**Exercise description**
Rewrite the entries below, putting "ribbed steel wall" in place of every occurrence of "corrugated metal wall" and keeping everything else as it is.

[Collection entries]
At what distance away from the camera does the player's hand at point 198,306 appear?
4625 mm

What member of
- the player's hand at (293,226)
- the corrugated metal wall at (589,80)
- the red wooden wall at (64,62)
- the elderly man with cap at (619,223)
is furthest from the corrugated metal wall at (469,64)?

**The reply**
At what distance away from the camera does the player's hand at point 198,306 appear?
4625 mm

What member of
- the player's hand at (293,226)
- the ribbed steel wall at (589,80)
- the red wooden wall at (64,62)
- the elderly man with cap at (619,223)
is furthest from the ribbed steel wall at (469,64)?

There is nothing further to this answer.